The correct phrase is “bite the bullet.” But perhaps to underline her point that rampant vote-buying during Philippine elections is a direct result of the poverty afflicting the populace, especially in the countryside, Parish Pastoral Council for Responsible Voting chair Henrietta de Villa employed a novel turn of phrase to describe the phenomenon: “Because of poverty, they are forced to buy the bullet.”
How rampant is rampant? The PPCRV itself said vote-buying this year was “bolder and on a bigger scale”—a claim that official police figures, at least, seem to belie. The Philippine National Police said it had recorded 59 vote-buying incidents nationwide within the official campaign period of the May 13 national and local polls. From Jan. 13 to May 13, 94 people have also been arrested, the money seized from them amounting to P1.164 million.
Of the 59 cases, 46 are now in the courts, while 13 incidents remain under investigation, the police said. And of the 94 persons arrested, 83 are now facing vote-buying charges. On Election Day itself, 14 arrests were reportedly made before the precincts closed at 7 p.m.
Against a landscape of tens of thousands of barangays nationwide and hundreds of candidates running, 59 cases and 14 Election Day arrests don’t seem to indicate that widespread a practice. And yet if reports over the media and online are to believed, vote-buying this year did not only grow more brazen, it has also mutated from the simple money-sample-ballot sandwich arrangement of elections past into a more sophisticated scheme.
The bribes are no longer confined to money but have also taken the form of groceries and food packs, gadgets such as mobile phones, and even education scholarships. Worse, they’re now handed out in the open—“Wala pong hiya, harap-harapan ang suhulan at bilihan, may bentahan pa raw,” said a PPCRV volunteer as quoted by De Villa.
As has been obvious all this time, the pertinent law isn’t deterring anyone. The Omnibus Election Code defines vote-buying as an election offense that involves “any person who gives, offers or promises money or anything of value, gives or promises any office or employment, franchise or grant, public or private, or makes or offers to make an expenditure, directly or indirectly … in order to induce anyone or the public in general to vote for or against any candidate or withhold his vote in the election, or to vote for or against any aspirant for the nomination or choice of a candidate in a convention or similar selection process of a political party.”
The penalty for violators is “imprisonment of not less than one year but not more than six years and shall not be subject to probation. In addition, the guilty party shall be sentenced to suffer disqualification to hold public office and deprivation of the right of suffrage.”
But, of the handful who are hauled in by the police for vote-buying, how many are actually prosecuted? Those who are caught doling money are typically the small fry—supporters and hangers-on made to serve as cannon fodder by being the frontline distributors of the largesse, while their candidate-masters stay in the background to retain plausible deniability.
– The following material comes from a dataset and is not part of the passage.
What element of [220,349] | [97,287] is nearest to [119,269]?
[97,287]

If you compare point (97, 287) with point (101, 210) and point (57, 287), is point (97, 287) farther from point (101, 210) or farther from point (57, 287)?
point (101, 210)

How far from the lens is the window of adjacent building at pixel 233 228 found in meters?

How many of those actually responsible for green-lighting the vote-buying campaign, not to mention unloading the cash from their bank accounts, are charged in court along with their foot soldiers? Sen. Francis Pangilinan sees this inadequacy as the chief enabler of the practice. “No politician has ever been disqualified before Election Day because of vote-buying, and this is the reason it goes on unabated,” he said.
True—but De Villa is also right. Vote-buying exists because there are millions of impoverished people who see the money or the food packs and groceries offered to them as more important to their daily lives than a principled vote in yet one more election that, like every other election before it, will do pretty much nothing to improve their lot.
With the polls having become more and more carnivalesque exercises, it appears that the jaded masses have simply adapted to the prevailing cynicism by becoming more enterprising themselves—and the platitudes about voting wisely and well be damned.
Vote-buying persists because there has been no fundamental change in the conditions in the rural areas and among the urban poor. Elections are supposed to bring the change, but the poor among us have yet to see it.